Cumulative options — working whole spend, cumulative order rely, and working common basket measurement — are helpful alerts for lifetime worth modeling and churn prediction. A buyer’s cumulative spend at order 5 says one thing totally different than their spend at order 15. Right here’s a helpful instance:
|
1 2 3 4 5 6 7 8 9 10 11 12 13 14 15 16 17 18 19 20 21 22 23 24 25 26 27 |
import itertools
# Buyer C-20917: chronological order quantities order_amounts = [56.80, 123.40, 89.90, 245.00, 67.50, 310.20, 88.75]
# Cumulative spend cumulative_spend = checklist(itertools.accumulate(order_amounts))
# Cumulative max spend (highest single order to date) cumulative_max = checklist(itertools.accumulate(order_amounts, func=max))
# Cumulative order rely (simply utilizing addition on 1s) cumulative_count = checklist(itertools.accumulate([1] * len(order_amounts)))
features_df = pd.DataFrame({ “order_number”: vary(1, len(order_amounts) + 1), “order_amount”: order_amounts, “cumulative_spend”: cumulative_spend, “cumulative_max_order”: cumulative_max, “order_count_so_far”: cumulative_count, })
features_df[“avg_spend_so_far”] = ( features_df[“cumulative_spend”] / features_df[“order_count_so_far”] ).spherical(2)

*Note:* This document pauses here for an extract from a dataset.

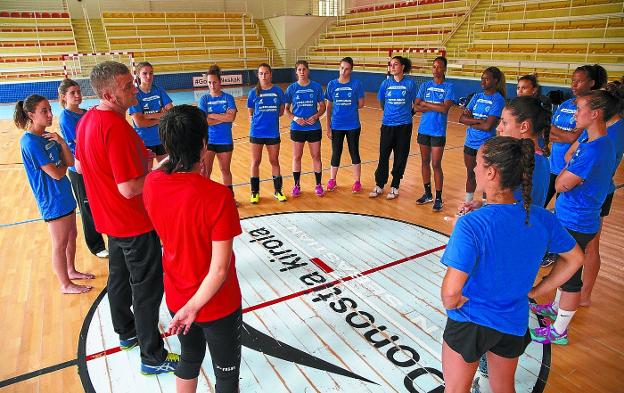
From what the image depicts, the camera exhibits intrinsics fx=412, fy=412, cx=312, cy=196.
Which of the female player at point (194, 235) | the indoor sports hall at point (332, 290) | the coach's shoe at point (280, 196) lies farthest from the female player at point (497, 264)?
the coach's shoe at point (280, 196)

print(features_df.to_string(index=False)) |
Output:
|
order_number order_amount cumulative_spend cumulative_max_order order_count_so_far avg_spend_so_far 1 56.80 56.80 56.8 1 56.80 2 123.40 180.20 123.4 2 90.10 3 89.90 270.10 123.4 3 90.03 4 245.00 515.10 245.0 4 128.78 5 67.50 582.60 245.0 5 116.52 6 310.20 892.80 310.2 6 148.80 7 88.75 981.55 310.2 7 140.22 |
accumulate takes an non-compulsory func argument — any two-argument operate. The default is addition, however max, min, operator.mul, or a customized lambda all work. On this instance, every row within the output is a snapshot of the client’s historical past at that cut-off date. That is helpful when constructing options for sequential fashions or coaching information the place you have to keep away from leakage.
Wrapping Up
I hope you discovered this text on utilizing Python’s itertools module for function engineering useful. Right here’s a fast reference for when to succeed in for every operate:
| Perform | Characteristic Engineering Use Case |
|---|---|
mixtures |
Pairwise interplay options |
product |
Cross-category function grids |
chain |
Merging function lists from a number of sources |
islice |
Lag and rolling window options |
groupby |
Per-group aggregation options |
combinations_with_replacement |
Polynomial / squared options |
accumulate |
Cumulative behavioral options |
A helpful behavior to construct right here is recognizing when a function engineering drawback is, at its core, an iteration drawback. When it’s, itertools virtually at all times has a cleaner reply than a customized operate with hard-to-maintain loops. Within the subsequent article, we’ll concentrate on constructing options for time sequence information. Till then, glad coding!